___ Kaynak metin ___
Karacoğlan Enstitüsü

AZİL OLDUM GÜZELLERE BEY İKEN (I)

(Ali OZANEMRE)

“Ela gözlerini sevdiğim dilber” diyerek ‘koşma’ya başlamak, en çok Karacoğlan’a

yakışır. Hatta bu ve buna benzer kimi söz kalıpları vardır ki bunlar onun tekelinde.

Çünkü o dizeleri kuran odur; o, bunun ustası.

Bu özel, hoş, kalıp sözlerden biri de “Şu yalan dünyaya geldim geleli” dizesi.

Karacoğlan’ın, böyle başlayan en az 3 koşması yer alır derlemelerde. Bunlarda,

yaşamla ilgili olarak duyumsanan genel bir acı, umduğunu bulamama, bulduğuyla

yetinmeme ya da yaşanan güzelliklere doyamama söz konusu. Bir başka tanımıyla

‘yaşam yorgunluğu’…

Karacoğlan, Şu yalan dünyaya geldim geleli dedikten sonra ne der?
___ Verilen malzeme ___
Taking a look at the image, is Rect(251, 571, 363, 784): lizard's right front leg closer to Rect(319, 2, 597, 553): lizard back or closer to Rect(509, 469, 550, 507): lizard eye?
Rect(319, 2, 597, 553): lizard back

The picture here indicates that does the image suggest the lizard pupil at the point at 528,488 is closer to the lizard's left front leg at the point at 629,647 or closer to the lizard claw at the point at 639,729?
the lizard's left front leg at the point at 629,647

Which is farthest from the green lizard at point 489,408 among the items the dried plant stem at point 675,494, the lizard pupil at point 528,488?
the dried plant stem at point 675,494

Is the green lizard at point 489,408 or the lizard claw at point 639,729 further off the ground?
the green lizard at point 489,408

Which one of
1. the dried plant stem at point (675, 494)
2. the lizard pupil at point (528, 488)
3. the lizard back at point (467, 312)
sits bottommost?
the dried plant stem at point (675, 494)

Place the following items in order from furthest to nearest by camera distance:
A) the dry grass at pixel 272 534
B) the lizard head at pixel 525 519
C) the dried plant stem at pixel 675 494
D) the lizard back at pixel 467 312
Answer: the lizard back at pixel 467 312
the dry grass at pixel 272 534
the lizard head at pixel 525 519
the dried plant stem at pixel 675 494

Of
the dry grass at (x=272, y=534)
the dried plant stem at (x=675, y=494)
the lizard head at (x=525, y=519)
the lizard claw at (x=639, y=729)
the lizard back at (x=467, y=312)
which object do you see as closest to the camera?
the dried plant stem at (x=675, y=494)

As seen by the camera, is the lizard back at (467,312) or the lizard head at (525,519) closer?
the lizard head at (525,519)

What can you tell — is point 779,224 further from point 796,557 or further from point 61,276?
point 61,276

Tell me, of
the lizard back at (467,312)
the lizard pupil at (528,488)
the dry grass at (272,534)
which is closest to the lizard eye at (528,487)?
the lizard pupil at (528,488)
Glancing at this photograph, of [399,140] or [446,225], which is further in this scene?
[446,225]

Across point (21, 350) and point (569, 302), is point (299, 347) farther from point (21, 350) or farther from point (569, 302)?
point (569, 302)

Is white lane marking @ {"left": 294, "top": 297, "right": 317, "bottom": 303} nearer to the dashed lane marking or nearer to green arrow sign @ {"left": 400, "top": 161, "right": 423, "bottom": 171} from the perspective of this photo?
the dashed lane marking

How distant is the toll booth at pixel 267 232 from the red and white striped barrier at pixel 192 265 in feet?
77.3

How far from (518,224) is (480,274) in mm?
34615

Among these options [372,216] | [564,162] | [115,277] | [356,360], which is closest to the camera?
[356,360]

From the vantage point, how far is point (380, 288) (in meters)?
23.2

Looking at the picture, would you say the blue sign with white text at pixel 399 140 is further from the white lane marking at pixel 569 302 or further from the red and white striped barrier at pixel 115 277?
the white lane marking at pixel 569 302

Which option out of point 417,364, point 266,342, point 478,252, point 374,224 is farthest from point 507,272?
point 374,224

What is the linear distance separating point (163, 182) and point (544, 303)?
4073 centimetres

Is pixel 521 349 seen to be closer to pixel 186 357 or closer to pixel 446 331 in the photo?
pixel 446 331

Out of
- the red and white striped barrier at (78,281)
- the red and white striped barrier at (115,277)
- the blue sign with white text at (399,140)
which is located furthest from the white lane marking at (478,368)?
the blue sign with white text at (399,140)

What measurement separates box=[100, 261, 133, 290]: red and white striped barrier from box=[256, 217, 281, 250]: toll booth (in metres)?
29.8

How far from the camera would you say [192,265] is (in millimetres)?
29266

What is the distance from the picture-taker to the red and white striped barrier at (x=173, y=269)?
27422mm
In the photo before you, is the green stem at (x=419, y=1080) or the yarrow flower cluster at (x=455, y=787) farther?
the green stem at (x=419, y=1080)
___
Alıştırma yönergesi -
Karacoğlan'ın "Şu yalan dünyaya geldim geleli" diye başlayan koşmalarını anlatan yazıyı kaldığı yerden sürdürün.

Yazılı cevap -
“Şakıyıp gülmedim hey zalim felek” der örneğin; “Bir bağ dikip meyve yetiremedim”

der; “Tas tas içtim ağuları sağ iken” der. Der de der…

Öbürleri neyse de gerçekten şakıyıp gülmedi mi acaba yolumuzun baş yolcusu.

Yoksa bu acıklı sözleri söyleten bir durum mu var ortada? Birçok güzellikten sonra

şimdi karşımıza çıkmış bir olumsuzluğun acı acı söylettiği kahır sözleri midir bunlar?

Hani, çok susayan, kanmayacağını; çok acıkan da doymayacağını sanır-mış. Daha

önce hiç doymamış, suya hiç kanamış gibi… Acaba ozanım, şu anda şakıyıp

gülmekten uzak bir tinsel havayı soluyor da bunun için mi önceki şakıyıp gülmelerini

‘hiç’ten sayıyor? Bu nedenle mi söylüyor efkâr yüklü bu sözleri?

“Eller göçün çekti bense göçmedim

Yâr elinden dolu bade içmedim

Bilmem hata ettim kusur işledim

Cahilim kıymetin bilmedim felek”

“Êller” dediğine bakmayın. Ola ki yaylaya göç edenler “êl” değil bizimkilerdir. Bizim

oba. En azından “Ela gözlerini sevdiğim dilber”in obası. O da bizim sayılır.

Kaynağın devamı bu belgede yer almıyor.